Spatial question records:

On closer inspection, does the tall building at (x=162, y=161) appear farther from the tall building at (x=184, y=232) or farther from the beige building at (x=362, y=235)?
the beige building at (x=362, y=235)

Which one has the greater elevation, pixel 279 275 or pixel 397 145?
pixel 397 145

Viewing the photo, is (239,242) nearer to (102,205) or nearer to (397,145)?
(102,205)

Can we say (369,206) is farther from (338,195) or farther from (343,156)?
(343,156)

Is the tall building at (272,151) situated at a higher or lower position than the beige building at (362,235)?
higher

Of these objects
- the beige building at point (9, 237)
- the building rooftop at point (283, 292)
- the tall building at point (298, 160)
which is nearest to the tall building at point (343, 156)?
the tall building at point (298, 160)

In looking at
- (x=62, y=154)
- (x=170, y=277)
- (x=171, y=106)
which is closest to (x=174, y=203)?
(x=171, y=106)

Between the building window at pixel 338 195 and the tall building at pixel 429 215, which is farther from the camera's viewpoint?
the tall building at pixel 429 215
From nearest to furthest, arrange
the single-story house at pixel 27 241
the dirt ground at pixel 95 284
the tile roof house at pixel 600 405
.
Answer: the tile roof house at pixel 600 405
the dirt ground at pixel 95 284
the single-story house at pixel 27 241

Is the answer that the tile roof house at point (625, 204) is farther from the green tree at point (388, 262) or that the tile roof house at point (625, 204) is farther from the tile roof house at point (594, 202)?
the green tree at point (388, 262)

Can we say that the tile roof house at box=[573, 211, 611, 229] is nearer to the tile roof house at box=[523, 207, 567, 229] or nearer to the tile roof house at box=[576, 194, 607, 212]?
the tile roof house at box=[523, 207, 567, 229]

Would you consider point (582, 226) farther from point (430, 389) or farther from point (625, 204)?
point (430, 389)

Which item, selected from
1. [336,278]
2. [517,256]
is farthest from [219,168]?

GIVEN EXERCISE.
Output all records verbatim.

ANSWER TO THIS TASK.
On closer inspection, does the tall building at (x=162, y=161) appear farther from the tall building at (x=184, y=232) or farther from the beige building at (x=362, y=235)?
the beige building at (x=362, y=235)

Which one has the greater elevation, pixel 279 275 or pixel 397 145?
pixel 397 145

Viewing the photo, is (239,242) nearer to (102,205) or nearer to (397,145)?
(102,205)

Can we say (369,206) is farther from (338,195) or farther from (343,156)?
(343,156)

Is the tall building at (272,151) situated at a higher or lower position than the beige building at (362,235)?
higher

Of these objects
- the beige building at point (9, 237)
- the building rooftop at point (283, 292)
- the tall building at point (298, 160)
which is nearest to the tall building at point (343, 156)?
the tall building at point (298, 160)

In looking at
- (x=62, y=154)
- (x=170, y=277)
- (x=171, y=106)
which is closest to (x=174, y=203)?
(x=171, y=106)

Between the building window at pixel 338 195 and the tall building at pixel 429 215, which is farther from the camera's viewpoint?
the tall building at pixel 429 215
From nearest to furthest, arrange
the single-story house at pixel 27 241
the dirt ground at pixel 95 284
the tile roof house at pixel 600 405
.
Answer: the tile roof house at pixel 600 405
the dirt ground at pixel 95 284
the single-story house at pixel 27 241

Is the answer that the tile roof house at point (625, 204) is farther from the green tree at point (388, 262) or that the tile roof house at point (625, 204) is farther from the tile roof house at point (594, 202)?
the green tree at point (388, 262)

Can we say that the tile roof house at box=[573, 211, 611, 229] is nearer to the tile roof house at box=[523, 207, 567, 229] or nearer to the tile roof house at box=[576, 194, 607, 212]?
the tile roof house at box=[523, 207, 567, 229]

Would you consider point (582, 226) farther from point (430, 389) or farther from point (625, 204)?
point (430, 389)

Which item, selected from
1. [336,278]
2. [517,256]
is farthest from [219,168]?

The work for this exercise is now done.